Selten genug, dass einer Autorin innerhalb einer Woche zwei renommierte Literaturpreise verliehen werden. Noch seltener, dass sie zwischen den beiden Festakten zum Literaturverein Münster kommt. Bei Petra Morsbach ist das Fall.

Die 1956 geborene Autorin studierte in München und St. Petersburg. Danach arbeitete sie zehn Jahre als Dramaturgin und Regisseurin. Seit 1993 lebt sie als freie Schriftstellerin in der Nähe von München. Bisher schrieb sie mehrere von der Kritik hoch gelobte Romane. Ihr Werk wurde u.a. mit dem Marieluise-Fleißer-Preis, dem Literaturpreis der Konrad-Adenauer-Stiftung und dem Jean-Paul-Preis sowie mit zahlreichen Stipendien ausgezeichnet. Am 12. November 2017 wird ihr bisheriges Gesamtwerk von der Stadt Bad Gandersheim mit dem den Roswitha-Literaturpreis ausgezeichnet, der als ältester deutscher Literaturpreis für Frauen gilt. In der Jurybegründung heißt es: „Die Prosa des Lebens wird in ihrer Poesie aber nicht aufgehoben, sondern konsequent vorgeführt.“ Ob Gasthaus oder Pfarrhaus, Ponyhof oder Künstlerdorf – tatsächlich beherzigt kaum jemand die Maxime, dem Dichter dürfe kein Milieu fremd sein, so konsequent wie Petra Morsbach. Für die Arbeit an ihrem neuen Roman, ihrem siebenten, recherchierte die Autorin über neun Jahre in zahlreichen deutschen Gerichten, unter anderem mehrere Male in Münster. Am Freitag, den 10. November wird sie um 20 Uhr im Lesesaal der Stadtbücherei aus dem Roman „Justizpalast“ lesen, für den sie am 5. November den diesjährigen Wilhelm-Raabe-Preis erhält. Der Roman erzähle, so die Jury, von dem „prekären Verhältnis zwischen Recht und Gerechtigkeit und davon, wie sich das normative Gefüge und die Individualität der Menschen im Justizwesen zueinander verhalten“.

==============================

ZU ERLEDIGENDE AUFGABE
Schreiben Sie den obigen Text über die Autorin Petra Morsbach im Anschluss an seinen letzten Satz weiter.

BEREITGESTELLTE DATEN
==============================

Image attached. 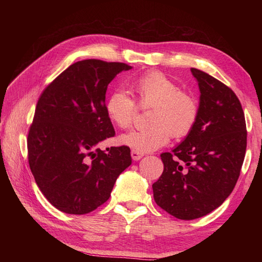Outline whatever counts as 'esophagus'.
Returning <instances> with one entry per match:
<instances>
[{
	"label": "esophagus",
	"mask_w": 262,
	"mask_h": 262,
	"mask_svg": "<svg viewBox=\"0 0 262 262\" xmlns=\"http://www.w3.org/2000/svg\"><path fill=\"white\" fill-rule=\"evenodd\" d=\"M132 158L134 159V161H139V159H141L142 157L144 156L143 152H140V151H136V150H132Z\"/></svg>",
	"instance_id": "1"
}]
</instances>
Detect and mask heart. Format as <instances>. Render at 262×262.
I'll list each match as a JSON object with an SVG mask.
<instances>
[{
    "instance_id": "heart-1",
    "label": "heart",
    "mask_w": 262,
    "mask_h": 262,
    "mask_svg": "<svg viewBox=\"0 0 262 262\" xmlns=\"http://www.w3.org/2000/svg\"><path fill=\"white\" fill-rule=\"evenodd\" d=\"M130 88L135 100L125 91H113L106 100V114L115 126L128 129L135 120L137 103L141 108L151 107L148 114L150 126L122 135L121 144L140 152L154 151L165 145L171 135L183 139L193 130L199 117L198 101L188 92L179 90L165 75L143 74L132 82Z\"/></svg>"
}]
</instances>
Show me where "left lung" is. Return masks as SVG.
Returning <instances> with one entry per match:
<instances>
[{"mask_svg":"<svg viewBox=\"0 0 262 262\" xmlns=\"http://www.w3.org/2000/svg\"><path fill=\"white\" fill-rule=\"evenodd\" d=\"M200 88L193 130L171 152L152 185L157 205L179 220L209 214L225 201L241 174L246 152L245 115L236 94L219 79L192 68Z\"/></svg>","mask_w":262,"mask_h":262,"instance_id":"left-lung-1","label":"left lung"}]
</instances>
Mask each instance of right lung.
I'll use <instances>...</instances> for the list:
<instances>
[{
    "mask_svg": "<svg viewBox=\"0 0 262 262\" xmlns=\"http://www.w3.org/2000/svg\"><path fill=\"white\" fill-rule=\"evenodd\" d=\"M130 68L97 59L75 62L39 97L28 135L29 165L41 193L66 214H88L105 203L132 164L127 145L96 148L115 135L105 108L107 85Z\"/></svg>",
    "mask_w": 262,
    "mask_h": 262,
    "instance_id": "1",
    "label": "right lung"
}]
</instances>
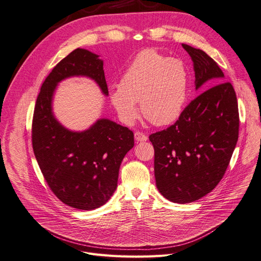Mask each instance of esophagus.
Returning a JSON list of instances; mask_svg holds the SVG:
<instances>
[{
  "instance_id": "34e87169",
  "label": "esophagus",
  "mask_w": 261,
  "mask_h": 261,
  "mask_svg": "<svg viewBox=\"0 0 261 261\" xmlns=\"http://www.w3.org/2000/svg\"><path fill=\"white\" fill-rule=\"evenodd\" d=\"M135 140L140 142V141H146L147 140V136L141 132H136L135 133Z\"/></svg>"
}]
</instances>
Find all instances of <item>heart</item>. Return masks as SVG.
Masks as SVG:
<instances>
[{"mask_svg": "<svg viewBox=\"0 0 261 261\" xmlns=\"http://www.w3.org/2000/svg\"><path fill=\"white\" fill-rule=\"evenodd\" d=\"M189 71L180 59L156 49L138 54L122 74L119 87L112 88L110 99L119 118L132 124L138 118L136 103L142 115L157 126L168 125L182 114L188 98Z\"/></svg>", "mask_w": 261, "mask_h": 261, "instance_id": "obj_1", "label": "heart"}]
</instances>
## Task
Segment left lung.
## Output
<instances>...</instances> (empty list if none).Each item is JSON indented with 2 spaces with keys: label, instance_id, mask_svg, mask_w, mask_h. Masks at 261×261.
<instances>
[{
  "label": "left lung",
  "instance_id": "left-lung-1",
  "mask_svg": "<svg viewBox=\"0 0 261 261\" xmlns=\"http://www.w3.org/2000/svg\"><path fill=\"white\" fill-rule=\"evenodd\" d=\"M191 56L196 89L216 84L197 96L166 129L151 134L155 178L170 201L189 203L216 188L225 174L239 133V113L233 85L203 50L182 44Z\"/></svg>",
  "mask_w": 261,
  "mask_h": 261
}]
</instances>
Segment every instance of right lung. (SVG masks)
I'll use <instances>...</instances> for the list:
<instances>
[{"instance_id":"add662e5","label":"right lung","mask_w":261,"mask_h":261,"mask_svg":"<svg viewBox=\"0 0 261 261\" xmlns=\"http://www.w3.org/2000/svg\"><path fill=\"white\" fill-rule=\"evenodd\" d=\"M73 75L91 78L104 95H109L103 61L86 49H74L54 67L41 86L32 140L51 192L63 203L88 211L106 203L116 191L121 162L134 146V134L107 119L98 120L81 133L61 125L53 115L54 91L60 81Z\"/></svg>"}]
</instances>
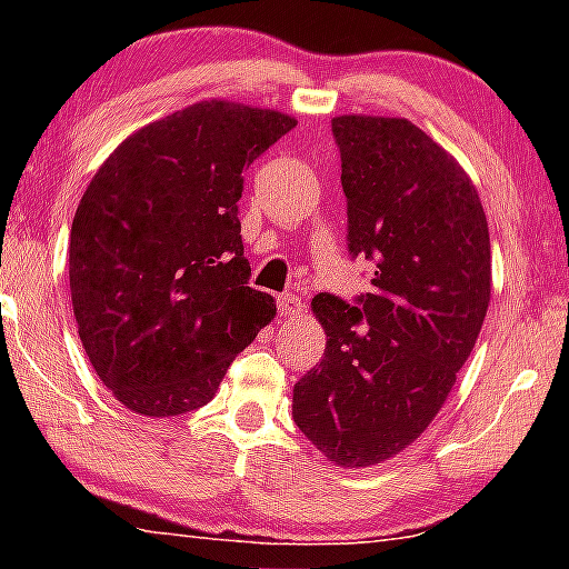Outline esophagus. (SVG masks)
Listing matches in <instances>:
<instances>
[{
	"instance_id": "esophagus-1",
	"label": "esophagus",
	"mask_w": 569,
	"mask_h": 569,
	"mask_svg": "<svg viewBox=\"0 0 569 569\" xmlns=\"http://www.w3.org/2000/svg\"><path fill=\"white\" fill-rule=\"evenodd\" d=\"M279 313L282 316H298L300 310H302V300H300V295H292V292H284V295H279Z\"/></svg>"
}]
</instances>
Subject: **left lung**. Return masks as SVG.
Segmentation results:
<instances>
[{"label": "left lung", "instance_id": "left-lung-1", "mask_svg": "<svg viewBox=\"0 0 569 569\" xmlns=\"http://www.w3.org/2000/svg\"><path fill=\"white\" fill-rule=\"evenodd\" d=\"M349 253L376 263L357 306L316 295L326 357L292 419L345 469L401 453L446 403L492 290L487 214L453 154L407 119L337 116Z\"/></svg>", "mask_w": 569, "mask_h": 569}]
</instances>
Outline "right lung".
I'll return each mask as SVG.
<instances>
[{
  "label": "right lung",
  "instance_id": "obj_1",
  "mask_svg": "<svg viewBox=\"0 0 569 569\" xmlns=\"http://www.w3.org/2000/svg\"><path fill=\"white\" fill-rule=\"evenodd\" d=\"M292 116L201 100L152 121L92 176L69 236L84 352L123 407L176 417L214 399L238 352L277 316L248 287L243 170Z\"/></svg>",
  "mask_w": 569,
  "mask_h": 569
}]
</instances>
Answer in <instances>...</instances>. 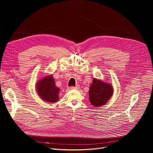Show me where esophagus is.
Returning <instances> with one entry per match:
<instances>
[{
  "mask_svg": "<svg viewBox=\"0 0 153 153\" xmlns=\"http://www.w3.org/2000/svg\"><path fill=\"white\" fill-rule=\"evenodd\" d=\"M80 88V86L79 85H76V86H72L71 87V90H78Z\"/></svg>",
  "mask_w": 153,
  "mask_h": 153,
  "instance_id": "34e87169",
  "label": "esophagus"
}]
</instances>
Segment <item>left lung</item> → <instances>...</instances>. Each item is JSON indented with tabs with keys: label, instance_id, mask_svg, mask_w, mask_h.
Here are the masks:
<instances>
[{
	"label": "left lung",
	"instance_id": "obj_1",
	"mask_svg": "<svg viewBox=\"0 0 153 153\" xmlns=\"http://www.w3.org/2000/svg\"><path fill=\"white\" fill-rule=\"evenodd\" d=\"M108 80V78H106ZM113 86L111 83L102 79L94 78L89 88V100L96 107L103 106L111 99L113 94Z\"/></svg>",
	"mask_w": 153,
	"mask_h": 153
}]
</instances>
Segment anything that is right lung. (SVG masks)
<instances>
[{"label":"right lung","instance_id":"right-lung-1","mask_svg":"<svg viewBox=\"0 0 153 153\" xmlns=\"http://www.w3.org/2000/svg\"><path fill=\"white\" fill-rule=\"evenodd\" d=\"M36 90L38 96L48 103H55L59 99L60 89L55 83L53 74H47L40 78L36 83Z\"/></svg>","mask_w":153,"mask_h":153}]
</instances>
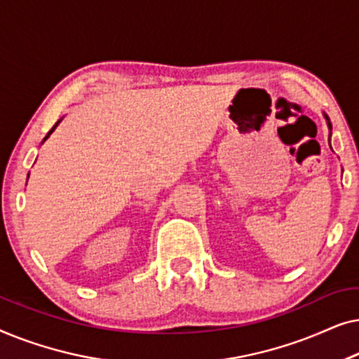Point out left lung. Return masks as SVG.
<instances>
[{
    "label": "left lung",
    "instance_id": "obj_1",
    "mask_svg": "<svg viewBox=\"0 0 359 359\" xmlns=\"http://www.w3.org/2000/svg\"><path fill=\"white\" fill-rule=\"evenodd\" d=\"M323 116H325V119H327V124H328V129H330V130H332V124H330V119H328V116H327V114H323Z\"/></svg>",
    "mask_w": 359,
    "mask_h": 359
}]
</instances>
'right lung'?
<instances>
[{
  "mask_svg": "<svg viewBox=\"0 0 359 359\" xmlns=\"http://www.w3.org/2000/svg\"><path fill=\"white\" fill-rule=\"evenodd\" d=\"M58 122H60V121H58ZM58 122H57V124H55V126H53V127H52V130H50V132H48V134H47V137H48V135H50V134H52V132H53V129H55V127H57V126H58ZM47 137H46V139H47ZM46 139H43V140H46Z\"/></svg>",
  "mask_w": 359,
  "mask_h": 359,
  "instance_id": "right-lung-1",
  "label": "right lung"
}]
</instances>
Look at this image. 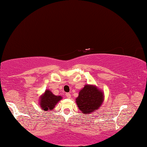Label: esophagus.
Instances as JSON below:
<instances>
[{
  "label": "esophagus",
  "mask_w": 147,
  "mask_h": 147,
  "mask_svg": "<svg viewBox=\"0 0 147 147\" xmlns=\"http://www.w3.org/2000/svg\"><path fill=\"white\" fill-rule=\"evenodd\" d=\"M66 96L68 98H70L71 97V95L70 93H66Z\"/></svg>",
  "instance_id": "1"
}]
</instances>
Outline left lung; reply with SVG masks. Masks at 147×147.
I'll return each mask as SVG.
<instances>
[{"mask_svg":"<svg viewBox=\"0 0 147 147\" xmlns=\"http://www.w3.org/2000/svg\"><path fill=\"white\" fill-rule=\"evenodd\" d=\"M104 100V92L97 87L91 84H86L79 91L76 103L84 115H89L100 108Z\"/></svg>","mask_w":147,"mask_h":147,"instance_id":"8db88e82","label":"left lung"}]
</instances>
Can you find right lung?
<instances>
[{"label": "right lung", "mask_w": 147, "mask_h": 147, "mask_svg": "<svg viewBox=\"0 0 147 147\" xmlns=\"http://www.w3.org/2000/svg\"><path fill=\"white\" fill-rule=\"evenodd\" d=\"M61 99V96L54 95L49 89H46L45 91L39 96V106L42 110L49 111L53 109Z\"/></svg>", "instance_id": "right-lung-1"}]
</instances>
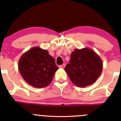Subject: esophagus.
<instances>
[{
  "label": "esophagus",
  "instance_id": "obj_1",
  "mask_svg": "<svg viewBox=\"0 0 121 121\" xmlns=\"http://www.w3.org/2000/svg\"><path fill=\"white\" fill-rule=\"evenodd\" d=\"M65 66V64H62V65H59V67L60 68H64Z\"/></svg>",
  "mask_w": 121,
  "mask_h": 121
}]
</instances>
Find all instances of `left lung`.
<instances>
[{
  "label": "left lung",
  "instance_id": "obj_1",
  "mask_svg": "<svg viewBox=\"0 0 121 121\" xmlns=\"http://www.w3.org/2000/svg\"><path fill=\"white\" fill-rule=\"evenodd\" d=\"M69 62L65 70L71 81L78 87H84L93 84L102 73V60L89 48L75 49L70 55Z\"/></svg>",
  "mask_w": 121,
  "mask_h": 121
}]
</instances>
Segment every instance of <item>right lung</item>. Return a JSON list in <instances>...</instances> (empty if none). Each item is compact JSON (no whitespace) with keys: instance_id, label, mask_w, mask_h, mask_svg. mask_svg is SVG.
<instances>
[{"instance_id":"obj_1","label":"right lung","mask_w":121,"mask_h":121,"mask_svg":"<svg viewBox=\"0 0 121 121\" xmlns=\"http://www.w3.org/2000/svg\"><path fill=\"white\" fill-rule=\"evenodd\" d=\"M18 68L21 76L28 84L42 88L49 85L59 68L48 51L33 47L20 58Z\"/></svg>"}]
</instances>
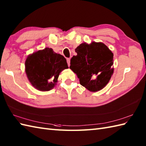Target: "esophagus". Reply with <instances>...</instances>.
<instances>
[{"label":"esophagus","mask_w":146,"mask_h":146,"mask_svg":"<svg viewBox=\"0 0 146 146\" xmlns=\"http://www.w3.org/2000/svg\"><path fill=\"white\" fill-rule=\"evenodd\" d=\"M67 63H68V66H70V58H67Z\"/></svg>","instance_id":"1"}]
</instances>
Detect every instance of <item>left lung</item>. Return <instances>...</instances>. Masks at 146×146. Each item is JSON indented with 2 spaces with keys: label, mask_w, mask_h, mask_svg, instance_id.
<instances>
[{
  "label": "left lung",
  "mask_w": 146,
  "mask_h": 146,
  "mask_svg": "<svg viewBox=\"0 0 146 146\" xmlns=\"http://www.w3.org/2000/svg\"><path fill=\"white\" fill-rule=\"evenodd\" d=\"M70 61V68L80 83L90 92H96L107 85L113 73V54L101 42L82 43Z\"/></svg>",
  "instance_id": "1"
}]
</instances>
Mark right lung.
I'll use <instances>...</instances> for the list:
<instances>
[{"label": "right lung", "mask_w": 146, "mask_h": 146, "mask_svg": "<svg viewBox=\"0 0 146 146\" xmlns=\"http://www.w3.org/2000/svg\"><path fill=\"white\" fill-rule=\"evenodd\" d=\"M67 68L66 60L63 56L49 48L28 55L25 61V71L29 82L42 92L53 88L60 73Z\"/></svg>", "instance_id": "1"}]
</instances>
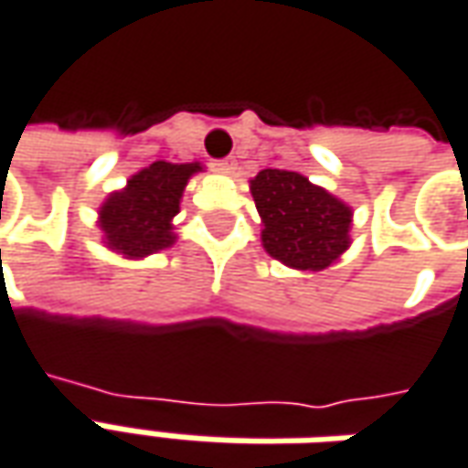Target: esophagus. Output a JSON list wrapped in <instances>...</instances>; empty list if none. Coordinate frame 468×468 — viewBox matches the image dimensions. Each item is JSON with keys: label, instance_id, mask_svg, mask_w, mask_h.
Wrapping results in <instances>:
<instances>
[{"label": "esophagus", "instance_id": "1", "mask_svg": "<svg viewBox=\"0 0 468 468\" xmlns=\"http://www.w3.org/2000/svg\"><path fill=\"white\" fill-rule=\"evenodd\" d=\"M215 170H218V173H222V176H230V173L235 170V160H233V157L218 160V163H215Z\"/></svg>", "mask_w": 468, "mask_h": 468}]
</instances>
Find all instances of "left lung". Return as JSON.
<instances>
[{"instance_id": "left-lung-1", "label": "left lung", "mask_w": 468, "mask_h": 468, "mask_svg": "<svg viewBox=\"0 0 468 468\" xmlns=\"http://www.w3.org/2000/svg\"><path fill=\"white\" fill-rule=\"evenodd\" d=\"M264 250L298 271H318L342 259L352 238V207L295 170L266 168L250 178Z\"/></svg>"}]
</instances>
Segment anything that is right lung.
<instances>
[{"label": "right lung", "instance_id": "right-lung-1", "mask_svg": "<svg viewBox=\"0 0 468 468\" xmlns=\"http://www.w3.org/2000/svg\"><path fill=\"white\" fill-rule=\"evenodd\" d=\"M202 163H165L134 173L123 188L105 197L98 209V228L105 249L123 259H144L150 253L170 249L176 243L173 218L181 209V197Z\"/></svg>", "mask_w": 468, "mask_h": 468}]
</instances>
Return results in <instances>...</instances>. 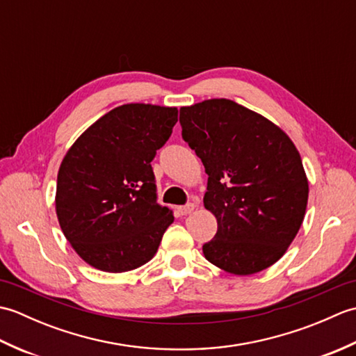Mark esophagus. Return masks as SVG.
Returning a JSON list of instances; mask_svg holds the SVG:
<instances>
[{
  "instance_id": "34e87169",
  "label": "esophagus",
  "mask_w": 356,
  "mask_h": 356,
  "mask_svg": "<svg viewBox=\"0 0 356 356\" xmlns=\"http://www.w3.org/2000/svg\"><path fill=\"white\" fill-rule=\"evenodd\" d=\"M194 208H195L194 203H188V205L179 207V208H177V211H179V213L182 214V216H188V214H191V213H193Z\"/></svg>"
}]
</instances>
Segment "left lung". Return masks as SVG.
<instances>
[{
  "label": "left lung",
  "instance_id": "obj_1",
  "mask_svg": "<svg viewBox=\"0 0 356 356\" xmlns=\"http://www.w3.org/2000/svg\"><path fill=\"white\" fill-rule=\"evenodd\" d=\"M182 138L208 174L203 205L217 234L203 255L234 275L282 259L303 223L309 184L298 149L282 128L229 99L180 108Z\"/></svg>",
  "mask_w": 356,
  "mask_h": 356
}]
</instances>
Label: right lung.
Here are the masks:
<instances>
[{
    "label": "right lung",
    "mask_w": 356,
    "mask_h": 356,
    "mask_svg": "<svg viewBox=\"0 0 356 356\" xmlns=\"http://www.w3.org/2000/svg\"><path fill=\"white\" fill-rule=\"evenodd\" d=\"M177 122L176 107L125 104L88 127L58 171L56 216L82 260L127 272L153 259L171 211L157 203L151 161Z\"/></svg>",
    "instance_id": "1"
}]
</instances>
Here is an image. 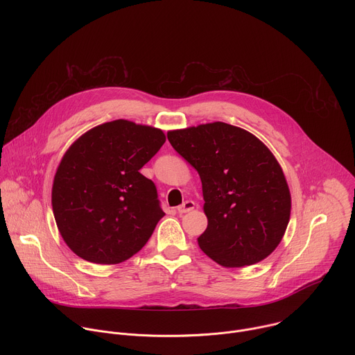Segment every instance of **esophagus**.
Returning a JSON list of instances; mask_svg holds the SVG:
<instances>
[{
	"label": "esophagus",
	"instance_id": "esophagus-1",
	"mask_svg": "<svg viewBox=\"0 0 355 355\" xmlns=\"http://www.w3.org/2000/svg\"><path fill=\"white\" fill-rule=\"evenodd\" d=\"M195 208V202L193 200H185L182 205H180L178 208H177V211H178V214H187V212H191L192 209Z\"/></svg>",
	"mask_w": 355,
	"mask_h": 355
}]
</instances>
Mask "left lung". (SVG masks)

==============================

ANTWORT
Thirza Zorniger, die Protagonistin des Romans, stammt aus einer desaströsen Schauspielerehe und will für Gerechtigkeit sorgen. Sie wird Richterin im Münchner Justizpalast, doch auch hier ist die Wirklichkeit anders als die Theorie: Eine hochdifferenzierte Gerechtigkeitsmaschine muss das ganze Spektrum des Lebens verarbeiten, wobei sie sich gelegentlich verschluckt, und auch unter Richtern geht es gelegentlich zu wie in einer chaotischen Familie. „Justizpalast“ ist ein Roman über die Sehnsucht nach Gerechtigkeit, über erregte, zynische, unverschämte, verblendete, verrückte, verwirrte und verzweifelte Rechtssuchende sowie überlastete, mehr oder weniger skrupulöse, kauzige, weise, verknöcherte und leidenschaftliche Richter. Der Anspruch von Petra Morsbach besteht nun darin, das das Ganze als Modell des Lebens zu gestalten „mit dem feinen, aber nicht rechtskräftigen Werkzeug der Poesie.“ Befragt nach einem konkreten Vorbild für Thirza Zorniger, hat Petra Morsbach in einem Interview mit der Süddeutschen Zeitung die Antwort: „Nein, ich habe sie erfunden, mit nur einer Vorgabe: Sie durfte keiner Juristenfamilie entstammen, denn dann hätte sie nicht genügend über die Justiz gestaunt. So, wie es jetzt ist, kann der juristisch ahnungslose Leser mit Thirza in die Justiz hineinfinden“.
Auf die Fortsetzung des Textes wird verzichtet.